JOÃO GUIMARÃES ROSA
Encantado foi, encantado ficou
Místico, discreto, recatado. Inventor de palavras, investigador das coisas do sertão, pensador sobre o bem e o mal. Autor de Grande Sertão: Veredas, uma das grandes obras da moderna literatura universal.
No dia 27 de junho de 1908, Floduardo Pinto Rosa convidou amigos para um trago. Abriu uma garrafa de pinga da boa no balcão de sua loja, no povoado de Cordisburgo, cerrado de Minas, e brindou com os amigos a chegada do primogênito João, que Chiquinha Guimarães Rosa acabava de lhe dar.
O menino, na descrição de seu Nenego, ex-empregado de Floduardo, era “espigadinho, quieto, bom aluno, criança muito atilada, que gostava muito de livros e estudos, diabruras não fazia, perdendo tempo só pra ver a boiada entrar nos vagão do trem de ferro”. João sonhava ouvindo as velhas “contadeiras”, contratadas pelos pais.
“Elas iam à minha casa só para contar casos. E as velhas, nas puras misturas, me contavam estórias de fadas e de vacas, de bois e reis. Adorava escutá-las.”
Aos 11 anos, foi estudar em São João del Rei e Belo Horizonte. Francês, inglês, holandês, alemão, latim, grego. Aos 20, estudante de medicina, aprendeu russo. Médico do Exército em Barbacena, em 1934, estuda japonês com um floricultor. Presta concurso para o Itamaraty.
O DIABO NÃO HÁ! (…)
EXISTE É HOMEM HUMANO.
Grande Sertão: Veredas
Até a década de 1930, Rosa só havia publicado alguns contos na revista O Cruzeiro. Em 1936 a Academia Brasileira de Letras o premia pela coletânea de versos Magma. Nomeado cônsul-adjunto na Alemanha, ajuda judeus a fugir. “O nazismo é o demônio”, diria a um amigo. Publica Sagarana em 1946, escrito em 1937: “É um cordel com que amarrei um livro. (…) A chave que abriria a porta de meus triunfos.”

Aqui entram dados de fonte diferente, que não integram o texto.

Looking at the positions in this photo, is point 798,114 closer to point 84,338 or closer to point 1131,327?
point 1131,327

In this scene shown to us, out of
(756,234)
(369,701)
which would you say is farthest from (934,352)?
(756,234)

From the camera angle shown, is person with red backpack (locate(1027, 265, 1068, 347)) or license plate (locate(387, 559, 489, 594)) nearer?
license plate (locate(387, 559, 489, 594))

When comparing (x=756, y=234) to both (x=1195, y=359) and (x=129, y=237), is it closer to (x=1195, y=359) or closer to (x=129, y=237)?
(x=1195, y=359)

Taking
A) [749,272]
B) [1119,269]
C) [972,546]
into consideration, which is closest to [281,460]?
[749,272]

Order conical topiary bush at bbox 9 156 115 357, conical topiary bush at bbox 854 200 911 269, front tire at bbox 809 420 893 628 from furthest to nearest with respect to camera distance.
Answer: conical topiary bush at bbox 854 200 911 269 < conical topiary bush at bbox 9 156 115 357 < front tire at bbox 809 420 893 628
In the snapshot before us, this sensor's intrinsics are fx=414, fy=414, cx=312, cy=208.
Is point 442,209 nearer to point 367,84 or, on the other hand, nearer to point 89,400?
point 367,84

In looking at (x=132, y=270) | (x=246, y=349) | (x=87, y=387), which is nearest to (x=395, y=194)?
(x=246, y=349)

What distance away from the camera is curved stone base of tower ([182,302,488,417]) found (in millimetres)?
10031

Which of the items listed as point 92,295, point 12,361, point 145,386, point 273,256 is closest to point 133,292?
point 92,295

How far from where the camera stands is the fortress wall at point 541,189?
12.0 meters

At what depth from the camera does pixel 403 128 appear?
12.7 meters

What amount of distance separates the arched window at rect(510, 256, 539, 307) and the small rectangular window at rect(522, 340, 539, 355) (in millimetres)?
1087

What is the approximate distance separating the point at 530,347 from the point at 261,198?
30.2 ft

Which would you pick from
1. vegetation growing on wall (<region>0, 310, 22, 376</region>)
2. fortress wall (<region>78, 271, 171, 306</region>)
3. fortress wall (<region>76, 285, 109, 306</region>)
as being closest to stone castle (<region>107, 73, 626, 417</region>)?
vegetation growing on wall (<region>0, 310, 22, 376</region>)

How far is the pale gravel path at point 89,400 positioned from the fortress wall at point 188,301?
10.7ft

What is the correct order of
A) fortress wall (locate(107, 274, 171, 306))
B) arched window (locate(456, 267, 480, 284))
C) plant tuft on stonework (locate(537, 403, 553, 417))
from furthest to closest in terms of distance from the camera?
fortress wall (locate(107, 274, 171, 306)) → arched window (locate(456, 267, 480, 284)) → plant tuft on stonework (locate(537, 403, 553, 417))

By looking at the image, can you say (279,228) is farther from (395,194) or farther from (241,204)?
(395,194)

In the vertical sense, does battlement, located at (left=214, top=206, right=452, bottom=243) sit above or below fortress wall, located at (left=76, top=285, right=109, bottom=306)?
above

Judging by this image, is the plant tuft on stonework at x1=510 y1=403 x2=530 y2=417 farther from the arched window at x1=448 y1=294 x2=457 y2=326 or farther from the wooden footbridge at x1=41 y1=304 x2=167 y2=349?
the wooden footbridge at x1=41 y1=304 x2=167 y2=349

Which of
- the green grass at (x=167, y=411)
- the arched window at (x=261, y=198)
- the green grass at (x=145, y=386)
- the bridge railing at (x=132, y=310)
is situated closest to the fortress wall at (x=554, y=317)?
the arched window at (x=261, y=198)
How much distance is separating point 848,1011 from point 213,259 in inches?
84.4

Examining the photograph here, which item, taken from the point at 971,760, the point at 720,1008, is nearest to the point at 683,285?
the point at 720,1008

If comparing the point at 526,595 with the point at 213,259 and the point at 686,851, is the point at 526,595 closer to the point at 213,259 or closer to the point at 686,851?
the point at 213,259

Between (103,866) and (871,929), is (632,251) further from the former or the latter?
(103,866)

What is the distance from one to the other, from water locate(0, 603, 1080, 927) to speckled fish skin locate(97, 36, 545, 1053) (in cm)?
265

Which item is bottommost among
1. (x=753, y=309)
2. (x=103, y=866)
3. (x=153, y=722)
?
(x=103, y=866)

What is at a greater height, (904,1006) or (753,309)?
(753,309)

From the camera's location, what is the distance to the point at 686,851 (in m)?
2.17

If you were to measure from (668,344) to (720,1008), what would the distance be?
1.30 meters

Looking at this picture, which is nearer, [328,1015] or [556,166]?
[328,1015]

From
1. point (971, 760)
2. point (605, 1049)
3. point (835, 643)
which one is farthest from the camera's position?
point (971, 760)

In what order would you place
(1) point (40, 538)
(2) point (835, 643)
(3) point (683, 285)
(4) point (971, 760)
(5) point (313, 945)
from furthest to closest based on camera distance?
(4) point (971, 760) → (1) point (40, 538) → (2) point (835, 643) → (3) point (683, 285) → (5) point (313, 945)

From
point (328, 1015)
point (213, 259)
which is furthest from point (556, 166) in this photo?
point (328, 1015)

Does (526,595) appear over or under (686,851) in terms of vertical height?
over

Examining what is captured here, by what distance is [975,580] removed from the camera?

Paralela à carreira diplomática, inicia a de escritor. Obstinado, perfeccionista e apaixonado pelo sertão. “Todos os meus personagens existem. São criaturas de Minas: jagunços, vaqueiros, fazendeiros, pactários de Deus e do Diabo, meninos pobres, mulheres belas…”
O TEMPO É O MÁGICO
DE TODAS AS TRAIÇÕES.
Primeiras Estórias
Há 50 anos, em maio de 1952, Rosa viaja pelo sertão mineiro. Em dez dias sobre lombo de mula, cavalga 40 léguas - 240 km. Acompanha vaqueiros conduzindo boiada. A aventura gera, em 1954, o único romance, Grande Sertão: Veredas, incluído entre as cem melhores obras do século 20, segundo enquete com escritores do mundo todo, publicada em maio de 2002 pelo jornal inglês The Guardian. “Escrevi esse livro em um processo de possessão.”
Supersticioso. Poty, ilustrador de seus livros, afirmou que ele “não abria mão de um símbolo em determinado canto da página, nem da assinatura completa (…), queria sempre a reprodução fiel dos sinais que tinha visto riscado a faca em porteiras e batentes de porta do interior”.
Vieram Corpo de Baile, Primeiras Estórias, Tutaméia.
Eleito em 1963 para a Academia Brasileira de Letras, reluta quatro anos até tomar posse, em 16 de novembro de 1967. Faz discurso premonitório: “…a gente morre é para provar que viveu.” Mais adiante: “As pessoas não morrem, ficam encantadas.”
Um espanto. Três dias depois João Guimarães Rosa ficou encantado. Um enfarte o levou quando fazia o que mais gostava: escrever. Justificou seu viver como fábula:
“As aventuras não têm tempo, não têm princípio nem fim. E meus livros são aventuras; para mim são minha maior aventura. Escrevendo descubro sempre um novo pedaço de infinito. Vivo no infinito; o momento não conta.”